Кажется, поэт и царь, мнимо сблизившись, удаляются; обращения к декабристам всё теплее…
Однако 3 мая 1827 года царь через Бенкендорфа всё же передаёт Пушкину разрешение приехать в Петербург, впрочем, напоминает о честном слове поэта — «вести себя благородно и пристойно» ( XIII, 329). Здесь, в столице, Пушкин, уже искусившийся в тонкостях этикета, просит аудиенции у Бенкендорфа, шеф жандармов отправляется к Николаю, и на прошении появляется царская карандашная резолюция: «Пригласить его в среду, в 2 часа, в Петербурге» ( XIII, 331).
6 июля 1827 года Пушкин посетил Бенкендорфа и, возможно, впервые познакомился с ним не только по письмам.
Эта аудиенция была как бы уменьшенным повторением кремлёвской встречи 8 сентября 1826 года.
Мы не имеем о ней сведений, кроме общего замечания Бенкендорфа: «Он всё-таки порядочный шалопай, но если удастся направить его перо и его речи, то это будет выгодно» [239] Старина и новизна, кн. VI, с. 6.

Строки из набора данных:
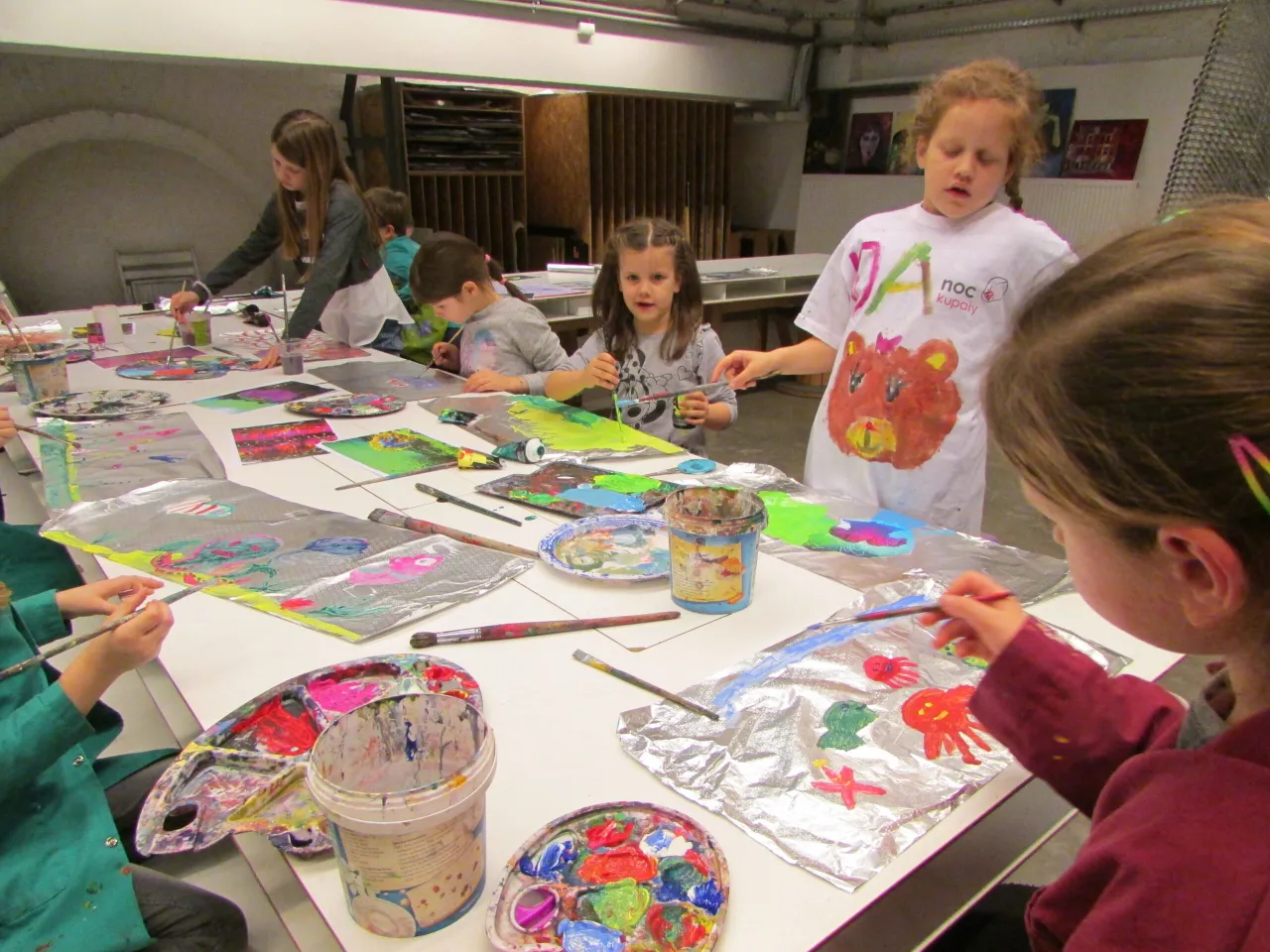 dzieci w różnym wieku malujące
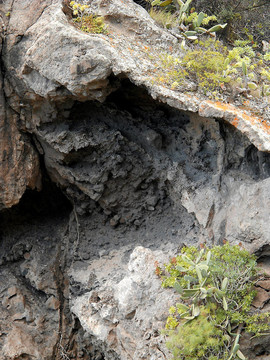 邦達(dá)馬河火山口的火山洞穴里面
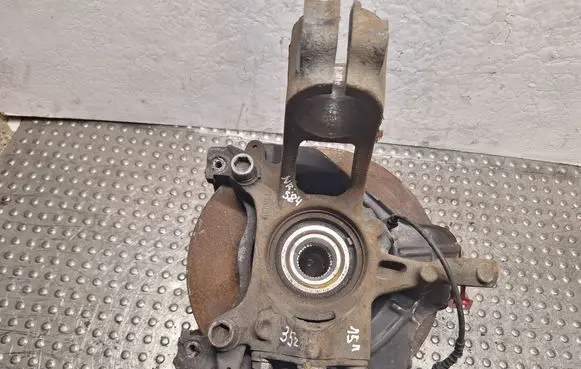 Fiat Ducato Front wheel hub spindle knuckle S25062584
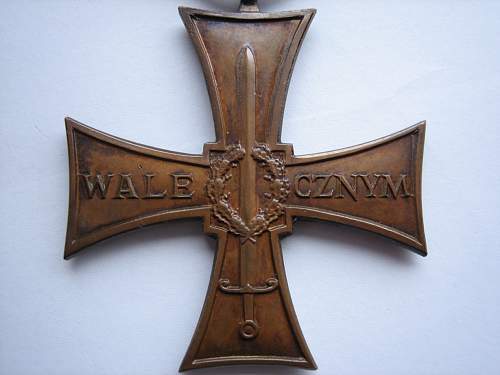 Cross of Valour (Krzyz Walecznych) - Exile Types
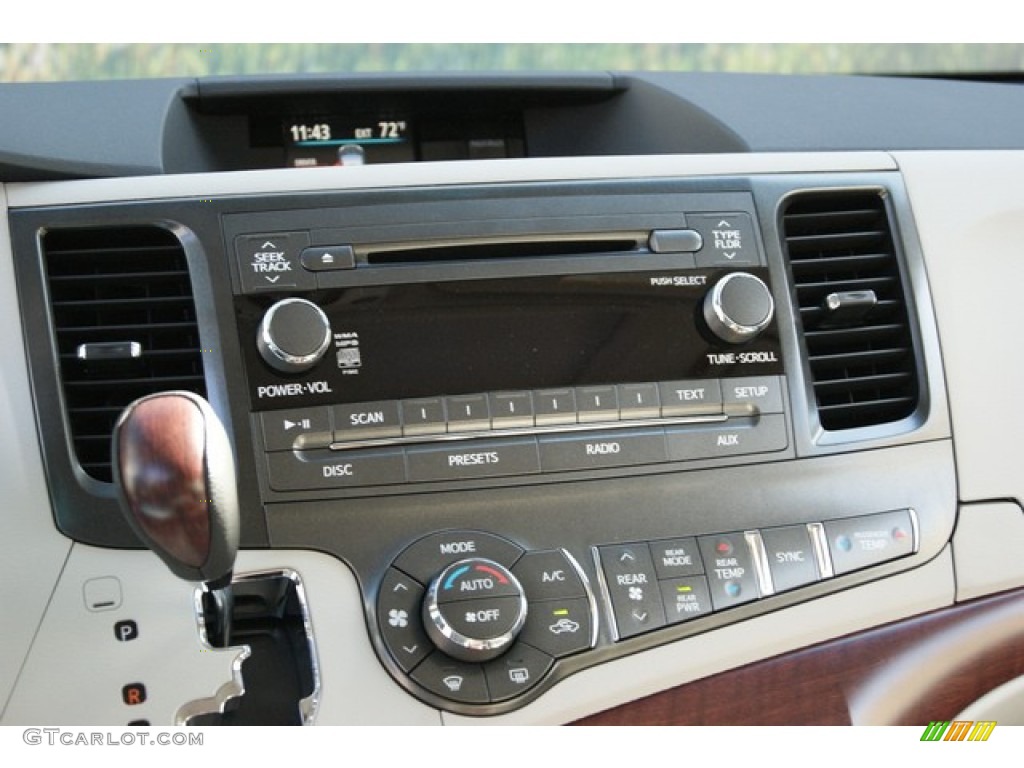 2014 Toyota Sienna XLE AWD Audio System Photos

ВАШЕ ЗАДАНИЕ >>
Напишите продолжение отрывка о встрече Пушкина с Бенкендорфом, начав сразу после его последнего предложения. Эти строки никак не связаны с отрывком о встрече Пушкина с Бенкендорфом.

ОТВЕТ >>
. Во всяком случае, в ближайшие месяцы Пушкин новых выговоров не получает; и очень знаменательно, что 20 июля, через несколько дней после аудиенции у Бенкендорфа, поэт пересылает шефу жандармов несколько своих последних сочинений, и в их числе «Стансы», написанные восемь месяцев назад.
22 августа Бенкендорф отвечает довольно милостиво и сообщает между прочим о разрешении «Стансов» (см. XIII, 333, 335).
Стихи «В надежде славы и добра…» появляются в январе 1828 года [240] Цензурное разрешение 9 января 1828 г.
.
Итак, летом 1827-го Пушкина опять «простили», как это было почти годом раньше, в сентябре 1826-го.
Публикация «Стансов» имела немалые последствия для формирования общественного взгляда на Пушкина и его творчество.
По существу, это ведь была первая печатная декларация поэта о его примирении с новым порядком вещей.
Декабристы и связанные с ними круги, как известно, восприняли «Стансы» в общем враждебно или настороженно [241] См.: Мейлах Б. С. Пушкин и декабристы после 1825 года.— Пушкин. Исследования и материалы, т. II. М., Изд-во АН СССР, 1958, с. 212.
.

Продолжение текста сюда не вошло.